Selected text:

Advance care directives to be stored on PCEHR
The government is moving ahead with plans to store advance care directives on the PCEHR, with Minister for Health Tanya Plibersek announcing that an additional $10 million had been allocated to developing the capability.
The funding is in addition to the amount already allocated as part of the $325 million Tasmanian Health Assistance Package announced last June, which was used to assist the Tasmanian government and the Cradle Coast eHealth site to develop an advance care directive repository.
In March this year, the first assistant secretary for eHealth change and adoption with the Department of Health and Ageing's eHealth division, Linda Powell, told a Senate Estimates hearing in Canberra that as part of the Tasmanian package, “there are a number of elements that we will be working on, which will include making advance care plans available through the shared electronic health record”.
A spokeswoman for the Department of Health and Ageing said the government "will build on this work to roll out advance care directives on the PCEHR nationally, including to enable a national advance care planning template to be incorporated into the PCEHR, so that directives can be uploaded to the PCEHR system in a consistent format".
Ms Plibersek announced the initiative at the 4th International Society of Advance Care Planning and End of Life Care Conference in Melbourne, where she also announced the government was providing an additional $800,000 over two years for the evidence-based Respecting Patient Choices advance care planning project led by Bill Silvester, president of the society and an intensive care specialist at Austin Health.

Recorded data:
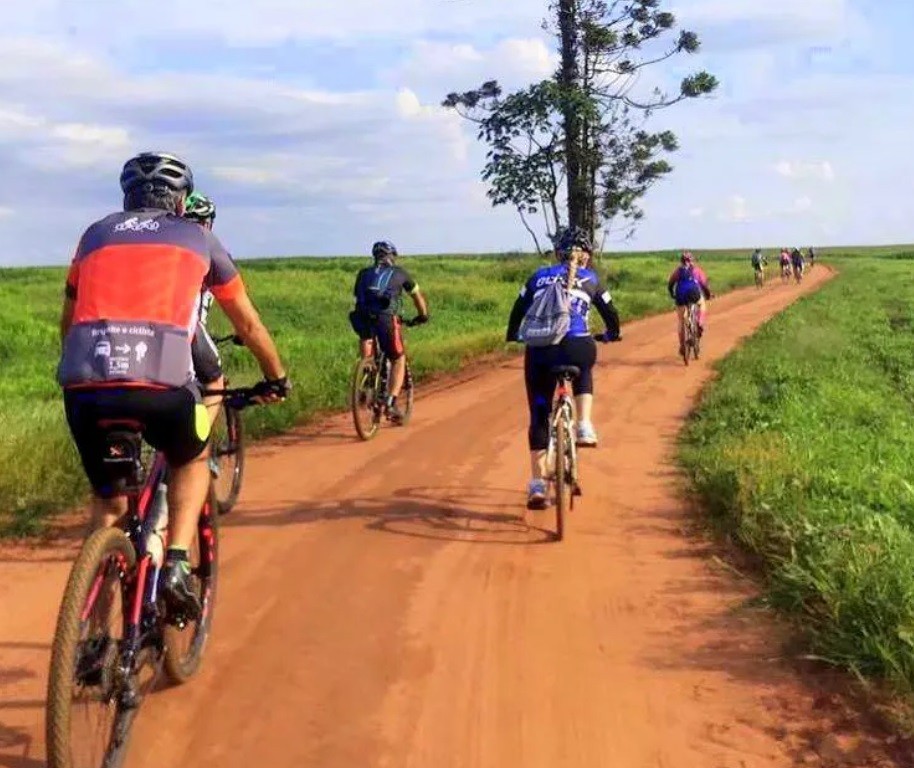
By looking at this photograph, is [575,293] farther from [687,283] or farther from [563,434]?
[687,283]

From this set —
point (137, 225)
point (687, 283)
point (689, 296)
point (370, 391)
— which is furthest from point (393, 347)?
point (687, 283)

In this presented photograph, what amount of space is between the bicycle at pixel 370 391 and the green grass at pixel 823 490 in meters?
3.04

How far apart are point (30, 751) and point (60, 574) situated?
2322 millimetres

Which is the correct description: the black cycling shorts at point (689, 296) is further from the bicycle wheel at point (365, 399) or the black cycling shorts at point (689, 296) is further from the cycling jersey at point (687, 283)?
the bicycle wheel at point (365, 399)

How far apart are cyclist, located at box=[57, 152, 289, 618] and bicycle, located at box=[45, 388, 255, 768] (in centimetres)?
6

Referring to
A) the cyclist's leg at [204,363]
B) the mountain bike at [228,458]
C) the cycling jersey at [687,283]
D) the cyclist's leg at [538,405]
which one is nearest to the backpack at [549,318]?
the cyclist's leg at [538,405]

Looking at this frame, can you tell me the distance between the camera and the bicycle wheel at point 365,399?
34.1 feet

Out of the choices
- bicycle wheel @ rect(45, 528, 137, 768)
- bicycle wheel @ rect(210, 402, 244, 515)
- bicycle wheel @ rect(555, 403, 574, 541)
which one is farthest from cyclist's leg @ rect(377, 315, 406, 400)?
bicycle wheel @ rect(45, 528, 137, 768)

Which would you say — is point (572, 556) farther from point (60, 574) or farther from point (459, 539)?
point (60, 574)

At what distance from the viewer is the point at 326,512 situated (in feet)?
24.9

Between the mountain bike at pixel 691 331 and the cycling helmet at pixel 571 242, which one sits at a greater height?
the cycling helmet at pixel 571 242

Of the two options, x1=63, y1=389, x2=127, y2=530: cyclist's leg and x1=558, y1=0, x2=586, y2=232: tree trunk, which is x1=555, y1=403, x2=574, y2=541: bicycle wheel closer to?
x1=63, y1=389, x2=127, y2=530: cyclist's leg

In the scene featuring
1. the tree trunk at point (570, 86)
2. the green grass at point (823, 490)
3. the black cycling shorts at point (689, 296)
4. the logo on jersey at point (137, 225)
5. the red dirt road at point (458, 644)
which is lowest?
the red dirt road at point (458, 644)

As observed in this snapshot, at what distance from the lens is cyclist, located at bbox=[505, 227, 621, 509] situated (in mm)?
7270
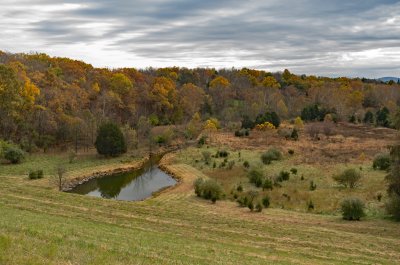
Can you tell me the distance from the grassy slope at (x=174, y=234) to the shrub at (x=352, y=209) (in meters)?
0.78

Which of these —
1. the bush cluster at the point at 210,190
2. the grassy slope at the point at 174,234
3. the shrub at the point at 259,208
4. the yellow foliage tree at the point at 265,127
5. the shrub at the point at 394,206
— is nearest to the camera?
the grassy slope at the point at 174,234

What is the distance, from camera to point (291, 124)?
314 feet

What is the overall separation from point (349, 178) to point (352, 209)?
1066 centimetres

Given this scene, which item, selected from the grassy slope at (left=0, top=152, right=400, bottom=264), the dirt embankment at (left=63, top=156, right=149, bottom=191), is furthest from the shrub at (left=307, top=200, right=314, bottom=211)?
the dirt embankment at (left=63, top=156, right=149, bottom=191)

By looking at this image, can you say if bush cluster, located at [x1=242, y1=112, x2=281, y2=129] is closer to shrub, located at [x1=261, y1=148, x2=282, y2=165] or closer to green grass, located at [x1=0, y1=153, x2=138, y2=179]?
shrub, located at [x1=261, y1=148, x2=282, y2=165]

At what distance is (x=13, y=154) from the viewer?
2068 inches

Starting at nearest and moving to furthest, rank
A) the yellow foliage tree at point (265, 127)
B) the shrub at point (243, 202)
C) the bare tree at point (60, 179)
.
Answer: the shrub at point (243, 202) < the bare tree at point (60, 179) < the yellow foliage tree at point (265, 127)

Exercise tasks:
(a) Using the advance care directives article, state whether each statement agrees with it, answering yes or no and quoting the deciding words: (i) The additional funding allocated to developing the capability was $10 million. (ii) Linda Powell spoke at a Senate Estimates hearing in Melbourne. (iii) The Respecting Patient Choices project is receiving $800,000 over three years.
(b) Return the passage of the advance care directives article from "Advance care directives to" up to and including "developing the capability.", copied word for word.
None of the recorded data lines are needed here.

Replies:
(a)
(i) Yes: "an additional $10 million had been allocated to developing the capability"
(ii) No: "told a Senate Estimates hearing in Canberra"
(iii) No: "an additional $800,000 over two years"

(b)
Advance care directives to be stored on PCEHR
The government is moving ahead with plans to store advance care directives on the PCEHR, with Minister for Health Tanya Plibersek announcing that an additional $10 million had been allocated to developing the capability.